Though digital revenues at newspapers have advanced 9.1% since 2005, the total online advertising market grew by close to 60% in the same period, according to projections based on mid-2011 statistics published by the Internet Advertising Bureau.

Even though the final IAB numbers for 2011 have yet to be released, it is easy to see that newspapers have lots of lost lost ground to make up.

Wednesday, April 04, 2012

Newsroom staffing hits 34-year low

The number of journalists working at U.S. newspapers today is at the lowest point since the American Society of News Editors began its annual newsroom census in 1978.

Newspapers now employ 40,600 editors and reporters vs. a peak of 56,900 in the pre-Internet year of 1990, according to the census released today.
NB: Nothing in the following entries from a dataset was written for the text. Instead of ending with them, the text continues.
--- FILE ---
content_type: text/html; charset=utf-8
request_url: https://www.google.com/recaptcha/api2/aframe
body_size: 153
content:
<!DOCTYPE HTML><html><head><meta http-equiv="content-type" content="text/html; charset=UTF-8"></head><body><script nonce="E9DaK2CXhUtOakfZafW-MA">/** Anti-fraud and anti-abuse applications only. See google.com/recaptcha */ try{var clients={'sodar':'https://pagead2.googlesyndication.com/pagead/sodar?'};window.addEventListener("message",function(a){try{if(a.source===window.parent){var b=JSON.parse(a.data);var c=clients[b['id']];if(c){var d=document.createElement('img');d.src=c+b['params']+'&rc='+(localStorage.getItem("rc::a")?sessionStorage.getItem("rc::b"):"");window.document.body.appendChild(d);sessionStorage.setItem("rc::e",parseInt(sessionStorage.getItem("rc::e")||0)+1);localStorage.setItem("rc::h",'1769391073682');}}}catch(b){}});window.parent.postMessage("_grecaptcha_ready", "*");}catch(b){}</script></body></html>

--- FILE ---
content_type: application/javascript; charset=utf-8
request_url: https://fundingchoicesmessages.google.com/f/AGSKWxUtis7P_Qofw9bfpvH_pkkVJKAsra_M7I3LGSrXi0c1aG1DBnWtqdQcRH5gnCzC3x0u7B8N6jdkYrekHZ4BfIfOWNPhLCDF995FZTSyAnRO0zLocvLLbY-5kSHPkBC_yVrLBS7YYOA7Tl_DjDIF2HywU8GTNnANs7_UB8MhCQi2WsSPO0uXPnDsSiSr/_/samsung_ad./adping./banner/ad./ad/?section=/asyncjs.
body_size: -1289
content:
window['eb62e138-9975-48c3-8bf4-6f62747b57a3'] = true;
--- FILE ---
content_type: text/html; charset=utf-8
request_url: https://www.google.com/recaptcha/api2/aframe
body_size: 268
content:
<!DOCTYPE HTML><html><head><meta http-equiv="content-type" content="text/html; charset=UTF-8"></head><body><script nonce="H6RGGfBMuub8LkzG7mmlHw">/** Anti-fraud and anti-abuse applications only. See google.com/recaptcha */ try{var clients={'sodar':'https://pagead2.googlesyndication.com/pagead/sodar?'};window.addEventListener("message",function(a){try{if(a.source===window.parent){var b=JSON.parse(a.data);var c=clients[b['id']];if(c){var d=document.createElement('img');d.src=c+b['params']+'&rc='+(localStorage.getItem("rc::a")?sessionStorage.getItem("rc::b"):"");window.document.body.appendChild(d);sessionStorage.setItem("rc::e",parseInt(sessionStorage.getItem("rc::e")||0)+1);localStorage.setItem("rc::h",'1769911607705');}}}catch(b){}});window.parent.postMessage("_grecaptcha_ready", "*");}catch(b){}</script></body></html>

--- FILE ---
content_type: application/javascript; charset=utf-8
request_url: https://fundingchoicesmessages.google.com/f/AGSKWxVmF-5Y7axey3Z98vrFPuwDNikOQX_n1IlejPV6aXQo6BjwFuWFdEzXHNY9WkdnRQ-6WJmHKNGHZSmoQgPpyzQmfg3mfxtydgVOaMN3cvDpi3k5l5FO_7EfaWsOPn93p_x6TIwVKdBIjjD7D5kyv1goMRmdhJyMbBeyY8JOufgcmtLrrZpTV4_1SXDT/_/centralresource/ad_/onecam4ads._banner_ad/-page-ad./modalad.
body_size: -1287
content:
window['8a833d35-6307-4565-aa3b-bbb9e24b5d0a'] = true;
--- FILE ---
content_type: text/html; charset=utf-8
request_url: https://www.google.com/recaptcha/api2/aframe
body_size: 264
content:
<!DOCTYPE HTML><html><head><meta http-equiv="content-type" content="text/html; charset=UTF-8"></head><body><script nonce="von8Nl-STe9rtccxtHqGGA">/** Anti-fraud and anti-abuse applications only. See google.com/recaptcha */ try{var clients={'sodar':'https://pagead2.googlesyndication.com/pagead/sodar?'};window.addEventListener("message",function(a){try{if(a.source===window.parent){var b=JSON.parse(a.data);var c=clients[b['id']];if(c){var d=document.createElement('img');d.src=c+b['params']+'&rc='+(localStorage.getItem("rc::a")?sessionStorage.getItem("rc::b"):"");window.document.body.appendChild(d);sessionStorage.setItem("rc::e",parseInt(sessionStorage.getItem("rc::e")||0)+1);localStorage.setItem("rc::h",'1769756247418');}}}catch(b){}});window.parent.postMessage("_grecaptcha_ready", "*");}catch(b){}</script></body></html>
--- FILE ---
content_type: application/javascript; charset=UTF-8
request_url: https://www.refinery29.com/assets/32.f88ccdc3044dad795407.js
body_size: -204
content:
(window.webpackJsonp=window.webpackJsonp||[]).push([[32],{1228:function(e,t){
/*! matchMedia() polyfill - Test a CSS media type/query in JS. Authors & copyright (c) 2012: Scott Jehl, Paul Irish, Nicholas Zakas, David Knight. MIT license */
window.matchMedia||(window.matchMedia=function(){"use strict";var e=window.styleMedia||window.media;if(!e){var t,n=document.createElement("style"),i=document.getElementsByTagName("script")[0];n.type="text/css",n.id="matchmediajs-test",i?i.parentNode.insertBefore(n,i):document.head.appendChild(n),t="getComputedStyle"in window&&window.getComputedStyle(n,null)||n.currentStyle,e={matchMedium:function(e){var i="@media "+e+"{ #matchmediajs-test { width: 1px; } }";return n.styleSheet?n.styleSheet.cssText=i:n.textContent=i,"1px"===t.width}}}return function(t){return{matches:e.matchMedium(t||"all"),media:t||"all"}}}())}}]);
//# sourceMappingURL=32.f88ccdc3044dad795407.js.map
Thus, newsroom headcount has fallen by 28.6% from its modern-day high.

As illustrated below, the most precipitous drop in staffing occurred in the depths of the recession between 2008 and 2010.

The ASNE census was started when the industry became concerned about addressing the lack of minority staffing in newsrooms in the late 1970s.

Editors and publishers reasoned, properly, that greater diversity in newsrooms would improve the quality and quantity of reporting about all segments of society.

The first survey in 1978 discovered that members of minority groups held only 3.6% of newsroom jobs. In 2012, the number is a more respectable 12.3% of positions.

While this statistic represents a considerable improvement over the years, the figure is below the peak minority employment of 13.5% achieved in 2008.

Footnote: The ASNE formerly was known as the American Society of Newspaper Editors but decided to modernize its image a few years ago by taking the P-word out of its name.


Monday, April 02, 2012

Philly papers sold at 10% of 2006 value

After changing hands three times in six troubled years, Philadelphia’s legendary newspapers were sold Monday for a tenth of the half-billion dollar price they fetched as recently as 2006.

The stunning plunge in the value of the Philadelphia Inquirer and its sister properties reflects not only the continuing contraction of the publishing business but also provides a rare glimpse into how badly newspapers have fallen out of favor among investors.

A decade or so ago, the Inky and the Philadelphia Daily News, its feisty tabloid sibling, would have been worth the batter part of a billion dollars in the unlikely event that their then-owner, Knight Ridder Inc., were willing to part with them.

On Monday, the papers – along with their companion website Philly.Com – were sold to a group of Philadelphia businessmen for $55 million, according to the Inky.

The new buyers will be the third owners of the Philly media group since the various assets of KRI were sold in 2006 at the prompting of activist shareholders who presciently thought it was a good time to exit the newspaper business.

The first buyer of the Philly papers was the McClatchy Co., which bought the entire Knight Ridder chain for $4.4 billion but then elected to sell the Philly papers (and certain other titles) without ever taking possession of them.

McClatchy flipped the Philly properties to Brian Tierney, a peripatetic public relations man who assembled a group of Philadelphia investors to pay $515 million for the publishing group.

As both the economy and newspaper ad sales tanked in the ensuring years, Tierney & Co. were forced into bankruptcy in 2009 when they could not keep up with the interest payments on more than $300 in debt they had borrowed to finance the acquisition.

The rights of Tierney’s unpaid creditors were acquired by Alden Capital Management and Angelo, Gordon & Co., two financial firms who specialize in buying distressed debt for pennies on the dollar to gain control of beleaguered companies that they then fix and sell to a new buyer at a profit.

After an extended tussle with Tierney, who tried to buy the company out of bankruptcy with an alternative bid, the distressed-debt investors won control of the Philly papers in 2010 by paying $139 million.

The fix-up planned by the investment firms fizzled, owing to continuously falling ad sales and stubbornly high operating costs that include a batch of hard-to-change legacy union contacts.

The frustrated owners earlier this year put the company up for sale, paving the way for the transaction Monday that put the value of these iconic newspapers at a fraction of what they were worth just six years ago.